Testifying during a House Judiciary Committee oversight hearing, Mr. Sessions was asked to clarify the current administration’s pot policy as a growing number of states look toward defying federal law by legalizing recreational and medical marijuana.
“Our policy is the same, really, fundamentally as the Holder-Lynch policy, which is that the federal law remains in effect and a state can legalize marijuana for its law enforcement purposes but it still remains illegal with regard to federal purposes,” Mr. Sessions told Rep. Steve Chabot, Ohio Republican.

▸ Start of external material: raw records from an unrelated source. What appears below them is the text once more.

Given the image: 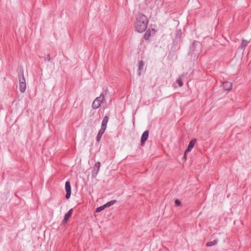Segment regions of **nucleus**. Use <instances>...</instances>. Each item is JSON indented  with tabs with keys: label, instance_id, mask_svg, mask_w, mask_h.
<instances>
[{
	"label": "nucleus",
	"instance_id": "obj_1",
	"mask_svg": "<svg viewBox=\"0 0 251 251\" xmlns=\"http://www.w3.org/2000/svg\"><path fill=\"white\" fill-rule=\"evenodd\" d=\"M149 20L146 16L139 13L136 16V23L135 25V30L139 33H142L146 31Z\"/></svg>",
	"mask_w": 251,
	"mask_h": 251
},
{
	"label": "nucleus",
	"instance_id": "obj_2",
	"mask_svg": "<svg viewBox=\"0 0 251 251\" xmlns=\"http://www.w3.org/2000/svg\"><path fill=\"white\" fill-rule=\"evenodd\" d=\"M201 49V43L197 41H194L190 46L188 54L191 55H194L195 57L197 59Z\"/></svg>",
	"mask_w": 251,
	"mask_h": 251
},
{
	"label": "nucleus",
	"instance_id": "obj_3",
	"mask_svg": "<svg viewBox=\"0 0 251 251\" xmlns=\"http://www.w3.org/2000/svg\"><path fill=\"white\" fill-rule=\"evenodd\" d=\"M104 96L103 93H102L100 97L95 99L92 103V108L94 109H97L99 108L100 105V103L104 100Z\"/></svg>",
	"mask_w": 251,
	"mask_h": 251
},
{
	"label": "nucleus",
	"instance_id": "obj_4",
	"mask_svg": "<svg viewBox=\"0 0 251 251\" xmlns=\"http://www.w3.org/2000/svg\"><path fill=\"white\" fill-rule=\"evenodd\" d=\"M65 191L66 192L65 198L66 199L68 200V199H70L71 195V193H72L71 186L70 182L69 181H67L65 182Z\"/></svg>",
	"mask_w": 251,
	"mask_h": 251
},
{
	"label": "nucleus",
	"instance_id": "obj_5",
	"mask_svg": "<svg viewBox=\"0 0 251 251\" xmlns=\"http://www.w3.org/2000/svg\"><path fill=\"white\" fill-rule=\"evenodd\" d=\"M149 132L148 130H145L142 134L141 138V146L143 147L145 146L146 141L149 138Z\"/></svg>",
	"mask_w": 251,
	"mask_h": 251
},
{
	"label": "nucleus",
	"instance_id": "obj_6",
	"mask_svg": "<svg viewBox=\"0 0 251 251\" xmlns=\"http://www.w3.org/2000/svg\"><path fill=\"white\" fill-rule=\"evenodd\" d=\"M197 140L196 139H192L189 143L188 146L187 147V149L185 151V155L190 152L193 147H194L195 144L196 143Z\"/></svg>",
	"mask_w": 251,
	"mask_h": 251
},
{
	"label": "nucleus",
	"instance_id": "obj_7",
	"mask_svg": "<svg viewBox=\"0 0 251 251\" xmlns=\"http://www.w3.org/2000/svg\"><path fill=\"white\" fill-rule=\"evenodd\" d=\"M73 211V209L71 208L65 214L64 218L62 222L63 224H65L67 222L70 217L72 216Z\"/></svg>",
	"mask_w": 251,
	"mask_h": 251
},
{
	"label": "nucleus",
	"instance_id": "obj_8",
	"mask_svg": "<svg viewBox=\"0 0 251 251\" xmlns=\"http://www.w3.org/2000/svg\"><path fill=\"white\" fill-rule=\"evenodd\" d=\"M232 83L228 81H225L223 84V89L225 91H230L232 89Z\"/></svg>",
	"mask_w": 251,
	"mask_h": 251
},
{
	"label": "nucleus",
	"instance_id": "obj_9",
	"mask_svg": "<svg viewBox=\"0 0 251 251\" xmlns=\"http://www.w3.org/2000/svg\"><path fill=\"white\" fill-rule=\"evenodd\" d=\"M18 79L19 83H25V79L24 77V72L20 71L18 73Z\"/></svg>",
	"mask_w": 251,
	"mask_h": 251
},
{
	"label": "nucleus",
	"instance_id": "obj_10",
	"mask_svg": "<svg viewBox=\"0 0 251 251\" xmlns=\"http://www.w3.org/2000/svg\"><path fill=\"white\" fill-rule=\"evenodd\" d=\"M109 120V117L108 116H105L102 121L101 128L102 129H106L107 127V124Z\"/></svg>",
	"mask_w": 251,
	"mask_h": 251
},
{
	"label": "nucleus",
	"instance_id": "obj_11",
	"mask_svg": "<svg viewBox=\"0 0 251 251\" xmlns=\"http://www.w3.org/2000/svg\"><path fill=\"white\" fill-rule=\"evenodd\" d=\"M180 48V43H178L177 42H174L173 45L172 46L171 50H173L174 52H176L179 50Z\"/></svg>",
	"mask_w": 251,
	"mask_h": 251
},
{
	"label": "nucleus",
	"instance_id": "obj_12",
	"mask_svg": "<svg viewBox=\"0 0 251 251\" xmlns=\"http://www.w3.org/2000/svg\"><path fill=\"white\" fill-rule=\"evenodd\" d=\"M105 130V129H102V128H100V129L99 130L98 134L97 136V137H96V140L97 142H100V139L101 138V136H102V134L104 133Z\"/></svg>",
	"mask_w": 251,
	"mask_h": 251
},
{
	"label": "nucleus",
	"instance_id": "obj_13",
	"mask_svg": "<svg viewBox=\"0 0 251 251\" xmlns=\"http://www.w3.org/2000/svg\"><path fill=\"white\" fill-rule=\"evenodd\" d=\"M99 170L100 169H98V168H96V167L94 166L92 171V178H95L97 177V176L99 172Z\"/></svg>",
	"mask_w": 251,
	"mask_h": 251
},
{
	"label": "nucleus",
	"instance_id": "obj_14",
	"mask_svg": "<svg viewBox=\"0 0 251 251\" xmlns=\"http://www.w3.org/2000/svg\"><path fill=\"white\" fill-rule=\"evenodd\" d=\"M144 66V63L142 60L139 61V67H138V75H140L141 73L143 70V67Z\"/></svg>",
	"mask_w": 251,
	"mask_h": 251
},
{
	"label": "nucleus",
	"instance_id": "obj_15",
	"mask_svg": "<svg viewBox=\"0 0 251 251\" xmlns=\"http://www.w3.org/2000/svg\"><path fill=\"white\" fill-rule=\"evenodd\" d=\"M218 240L217 239L214 240L213 241L207 242L206 244V247H212L216 245L218 243Z\"/></svg>",
	"mask_w": 251,
	"mask_h": 251
},
{
	"label": "nucleus",
	"instance_id": "obj_16",
	"mask_svg": "<svg viewBox=\"0 0 251 251\" xmlns=\"http://www.w3.org/2000/svg\"><path fill=\"white\" fill-rule=\"evenodd\" d=\"M26 87V83H20V91L22 93L25 92Z\"/></svg>",
	"mask_w": 251,
	"mask_h": 251
},
{
	"label": "nucleus",
	"instance_id": "obj_17",
	"mask_svg": "<svg viewBox=\"0 0 251 251\" xmlns=\"http://www.w3.org/2000/svg\"><path fill=\"white\" fill-rule=\"evenodd\" d=\"M116 202H117V201L116 200H112V201H110L107 202L105 204H104V207H105V208L110 207L111 205H112L114 204L115 203H116Z\"/></svg>",
	"mask_w": 251,
	"mask_h": 251
},
{
	"label": "nucleus",
	"instance_id": "obj_18",
	"mask_svg": "<svg viewBox=\"0 0 251 251\" xmlns=\"http://www.w3.org/2000/svg\"><path fill=\"white\" fill-rule=\"evenodd\" d=\"M151 31L150 29H148L147 30H146L144 35V38L145 39V40H148L150 37H151Z\"/></svg>",
	"mask_w": 251,
	"mask_h": 251
},
{
	"label": "nucleus",
	"instance_id": "obj_19",
	"mask_svg": "<svg viewBox=\"0 0 251 251\" xmlns=\"http://www.w3.org/2000/svg\"><path fill=\"white\" fill-rule=\"evenodd\" d=\"M249 42L246 40H242V42L241 45V49L244 50L246 46H247Z\"/></svg>",
	"mask_w": 251,
	"mask_h": 251
},
{
	"label": "nucleus",
	"instance_id": "obj_20",
	"mask_svg": "<svg viewBox=\"0 0 251 251\" xmlns=\"http://www.w3.org/2000/svg\"><path fill=\"white\" fill-rule=\"evenodd\" d=\"M182 35V31L181 29H179L177 30L176 35V38H179V41L180 40V37Z\"/></svg>",
	"mask_w": 251,
	"mask_h": 251
},
{
	"label": "nucleus",
	"instance_id": "obj_21",
	"mask_svg": "<svg viewBox=\"0 0 251 251\" xmlns=\"http://www.w3.org/2000/svg\"><path fill=\"white\" fill-rule=\"evenodd\" d=\"M105 208V207H104V205H103L102 206H100V207H98L96 209V212H100L101 211H102Z\"/></svg>",
	"mask_w": 251,
	"mask_h": 251
},
{
	"label": "nucleus",
	"instance_id": "obj_22",
	"mask_svg": "<svg viewBox=\"0 0 251 251\" xmlns=\"http://www.w3.org/2000/svg\"><path fill=\"white\" fill-rule=\"evenodd\" d=\"M176 82L177 84H178L179 87H182L183 85V83L180 78L177 79Z\"/></svg>",
	"mask_w": 251,
	"mask_h": 251
},
{
	"label": "nucleus",
	"instance_id": "obj_23",
	"mask_svg": "<svg viewBox=\"0 0 251 251\" xmlns=\"http://www.w3.org/2000/svg\"><path fill=\"white\" fill-rule=\"evenodd\" d=\"M181 201L179 200H178V199L175 200V204L176 206H180L181 205Z\"/></svg>",
	"mask_w": 251,
	"mask_h": 251
},
{
	"label": "nucleus",
	"instance_id": "obj_24",
	"mask_svg": "<svg viewBox=\"0 0 251 251\" xmlns=\"http://www.w3.org/2000/svg\"><path fill=\"white\" fill-rule=\"evenodd\" d=\"M45 60H48V61H51V58L50 57V55L49 54H47L45 58Z\"/></svg>",
	"mask_w": 251,
	"mask_h": 251
},
{
	"label": "nucleus",
	"instance_id": "obj_25",
	"mask_svg": "<svg viewBox=\"0 0 251 251\" xmlns=\"http://www.w3.org/2000/svg\"><path fill=\"white\" fill-rule=\"evenodd\" d=\"M94 166L96 167V168H98V169H100V162H97L95 163Z\"/></svg>",
	"mask_w": 251,
	"mask_h": 251
},
{
	"label": "nucleus",
	"instance_id": "obj_26",
	"mask_svg": "<svg viewBox=\"0 0 251 251\" xmlns=\"http://www.w3.org/2000/svg\"><path fill=\"white\" fill-rule=\"evenodd\" d=\"M186 155H187V154H186V155H185V153H184V154L183 158H186Z\"/></svg>",
	"mask_w": 251,
	"mask_h": 251
}]
</instances>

Marijuana is outlawed by the federal government and considered a Schedule 1 substance on par with heroin, but neither Eric Holder nor Loretta Lynch, Mr. Obama’s attorneys general, elected to interfere in states that legalized weed for recreational or medicinal purposes.
Eight states and the nation’s capital legalized recreational marijuana by the time Mr. Obama left office, including five states where adults can currently purchase retail weed from government-licensed dispensaries. And while 29 states and counting have legalized medical marijuana, the plant’s classification as a Schedule 1 substance prevents doctors and scientists from obtaining federal funds to study its potential benefits.
Mr. Sessions frequently rallied against marijuana legalization as a Republican member of the U.S. Senate before becoming the nation’s top law enforcer this year, raising concerns within the cannabis industry by stakeholders fearing a potential crackdown by the Trump DOJ.
“Good people don’t smoke marijuana,” Mr. Sessions said during an April 2016 Senate hearing before President Trump was elected. “We need grownups in charge in Washington saying marijuana is not the kind of thing that ought to be legalized, it ought to be minimized, that it is in fact a very real danger.”
More recently, Mr. Sessions called marijuana a “life-wrecking” drug that is “only slightly less awful” than heroin during an event this past March cited Tuesday by Rep. Stephen Cohen, Tennessee Democrat.
“Marijuana is not as dangerous as heroin — do you agree with that?” Mr. Cohen asked the attorney general during Tuesday’s hearing.
“I think that’s correct,” Mr. Sessions replied.
Mr. Sessions directed a Justice Department task force in April to review the prior administration’s marijuana policies and make recommendation from the Trump White House, including the possibility of classifying marijuana as something other than a Schedule 1 substance, but the group mostly concluded to keep existing policies in place, the Associated Press reported in August.
Slightly less than two-thirds of Americans surveyed last month said they favor legalizing marijuana, according to the result of a recent Gallup poll, signaling the highest level of public support since the pollster began asking respondents in 1969.